Или Эрик зря возводит на него напраслину? Вдруг благородный просто не выносит одаренных — в конце концов, многие действительно их недолюбливали и опасались. Да и за дело, если уж начистоту, прозвали имеющих дар выродками. Пустые против них беззащитны, и многие этим пользовались. Трудно противостоять соблазну, зная, что наказания не последует.
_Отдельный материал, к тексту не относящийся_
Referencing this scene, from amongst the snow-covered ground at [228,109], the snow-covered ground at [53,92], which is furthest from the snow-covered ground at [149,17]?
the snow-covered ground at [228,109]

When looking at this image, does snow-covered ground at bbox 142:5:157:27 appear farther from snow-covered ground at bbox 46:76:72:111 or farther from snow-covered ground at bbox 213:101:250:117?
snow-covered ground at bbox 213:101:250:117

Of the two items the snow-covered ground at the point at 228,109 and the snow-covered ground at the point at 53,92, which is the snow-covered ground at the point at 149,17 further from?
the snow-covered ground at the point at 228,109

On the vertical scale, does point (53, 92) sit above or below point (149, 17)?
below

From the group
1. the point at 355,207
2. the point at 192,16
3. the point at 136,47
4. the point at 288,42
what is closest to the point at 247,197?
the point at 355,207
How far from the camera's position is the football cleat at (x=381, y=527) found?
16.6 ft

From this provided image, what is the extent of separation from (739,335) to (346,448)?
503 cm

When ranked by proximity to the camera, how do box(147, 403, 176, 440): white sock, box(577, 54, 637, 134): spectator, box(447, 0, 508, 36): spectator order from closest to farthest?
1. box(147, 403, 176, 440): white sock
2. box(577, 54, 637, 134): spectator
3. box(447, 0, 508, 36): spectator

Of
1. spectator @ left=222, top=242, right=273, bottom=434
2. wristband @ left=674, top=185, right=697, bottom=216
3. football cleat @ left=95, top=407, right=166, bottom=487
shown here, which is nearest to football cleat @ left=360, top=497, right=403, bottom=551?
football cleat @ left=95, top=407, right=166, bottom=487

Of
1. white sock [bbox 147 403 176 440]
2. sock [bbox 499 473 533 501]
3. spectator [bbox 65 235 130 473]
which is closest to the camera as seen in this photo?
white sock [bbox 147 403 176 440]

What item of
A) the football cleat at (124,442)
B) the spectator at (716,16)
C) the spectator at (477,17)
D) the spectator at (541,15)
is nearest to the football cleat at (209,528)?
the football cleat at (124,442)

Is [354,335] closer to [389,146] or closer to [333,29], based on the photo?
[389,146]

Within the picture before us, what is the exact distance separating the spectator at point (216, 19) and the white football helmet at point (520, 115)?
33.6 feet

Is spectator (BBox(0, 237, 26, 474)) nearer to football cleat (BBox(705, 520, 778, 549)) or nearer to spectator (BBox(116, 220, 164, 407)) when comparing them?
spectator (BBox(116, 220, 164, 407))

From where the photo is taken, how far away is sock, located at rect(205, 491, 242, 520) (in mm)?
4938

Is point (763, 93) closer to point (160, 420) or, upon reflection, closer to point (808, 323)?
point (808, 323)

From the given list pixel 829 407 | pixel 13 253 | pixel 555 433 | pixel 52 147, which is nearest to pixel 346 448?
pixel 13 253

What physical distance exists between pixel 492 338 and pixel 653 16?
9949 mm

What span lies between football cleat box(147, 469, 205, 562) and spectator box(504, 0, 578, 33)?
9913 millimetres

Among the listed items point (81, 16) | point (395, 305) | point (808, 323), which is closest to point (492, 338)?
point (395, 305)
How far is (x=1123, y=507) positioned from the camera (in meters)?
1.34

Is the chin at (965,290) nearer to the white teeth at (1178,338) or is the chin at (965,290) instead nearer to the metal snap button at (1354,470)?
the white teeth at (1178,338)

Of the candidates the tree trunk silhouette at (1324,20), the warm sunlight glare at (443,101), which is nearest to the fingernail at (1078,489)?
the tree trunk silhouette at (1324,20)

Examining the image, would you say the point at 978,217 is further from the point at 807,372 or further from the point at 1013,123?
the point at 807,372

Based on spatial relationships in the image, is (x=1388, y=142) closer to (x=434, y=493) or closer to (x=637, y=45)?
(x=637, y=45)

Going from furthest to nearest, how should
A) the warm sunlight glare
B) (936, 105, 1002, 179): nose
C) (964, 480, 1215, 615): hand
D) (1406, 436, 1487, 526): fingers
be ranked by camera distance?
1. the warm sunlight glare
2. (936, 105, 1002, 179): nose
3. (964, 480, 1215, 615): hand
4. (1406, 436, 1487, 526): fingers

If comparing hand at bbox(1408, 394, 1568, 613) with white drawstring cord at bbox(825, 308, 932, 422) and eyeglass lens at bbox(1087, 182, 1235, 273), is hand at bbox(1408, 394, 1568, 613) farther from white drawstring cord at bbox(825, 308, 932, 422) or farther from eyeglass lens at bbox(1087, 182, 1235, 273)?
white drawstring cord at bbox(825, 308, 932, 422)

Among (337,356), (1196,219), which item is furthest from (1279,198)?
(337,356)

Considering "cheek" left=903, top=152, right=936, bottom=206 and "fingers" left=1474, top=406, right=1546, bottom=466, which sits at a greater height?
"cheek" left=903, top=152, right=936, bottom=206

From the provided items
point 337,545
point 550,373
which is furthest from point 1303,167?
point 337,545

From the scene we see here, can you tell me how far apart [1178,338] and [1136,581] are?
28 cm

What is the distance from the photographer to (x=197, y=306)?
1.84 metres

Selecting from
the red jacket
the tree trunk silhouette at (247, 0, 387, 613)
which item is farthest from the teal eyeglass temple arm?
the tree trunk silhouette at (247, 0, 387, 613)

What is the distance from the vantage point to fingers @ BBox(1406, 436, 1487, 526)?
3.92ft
Он не стал отвечать — Фолки и не ждал ответа.
— Я слышал, что шурин велел тебе убираться. Пошел вон отсюда.
— Прошу прощения, господин… — Вигге отделился от оставшихся в живых людей Хаука, поклонился. — Господин Хаук передумал и велел одаренному остаться…
— Мой зять слишком мягок, — покачал головой Фолки. — Что ж, я не буду оспаривать его распоряжений. Сделаем проще. Я, Фолки, сын Скегги, сына Магни, говорю, что этот одаренный, называющий себя Эриком, проклят и несет несчастье всем, кто имеет с ним дело. И готов подтвердить это своим мечом, чтобы лишь один из нас двоих остался жить.
Эрик медленно поднялся. Это был вызов на поединок. До смерти одного из поединщиков.
Глава 18
Похоже, когда Гарди говорил, что Адела не слишком умна, он еще не успел как следует узнать ее брата. Неужели Фолки всерьез был уверен, что справится с одаренным? Эрик мысленно выругался. Еще как был уверен. И действительно мог справиться благодаря защищающему от любых плетений небесному железу, которое отдал ему Гарди.
Помрачневший Вигге, окинув их взглядом, отступил за спину Фолки. Заспешил прочь — похоже, по направлению к шатру Хаука. На что он рассчитывает? После того, как вызов произнесен по всем правилам, вмешаться в ход поединка может только сам Творец.
И отказаться от него, не покрыв себя позором до конца дней, невозможно. По большому счету, Эрика это не слишком волновало. Он-то не благородный, которые вынуждены следовать дурацким правилам, потому что все вокруг знают их родителей и детей, и родичей у них целая толпа, оплошает один — позор падет на всех. Тех, кому Эрик по-настоящему дорог, можно по пальцам перечесть. Одной руки. Как и тех, кто дорог ему.
Он уже готов был пожать плечами и сказать, что драться не будет — и пусть думают про него что хотят, когда понял, что Фолки и рассчитывает, что он откажется от поединка — и тогда Хаук вынужден будет прогнать его с позором, чтобы не упасть в глазах своих людей. Если же Эрик согласится драться — умрет, потому что мечом владел, как сам признался, «средне», а убить плетениями не сумеет.
Что ж… Придется играть по чужим правилам. Получится ли обернуть игру в свою пользу?
— Я, одаренный Эрик, прозванный Лекарем, говорю, что неповинен в бедах, которые обрушились на твою сестру, твоего зятя и его дядю, как и на их людей.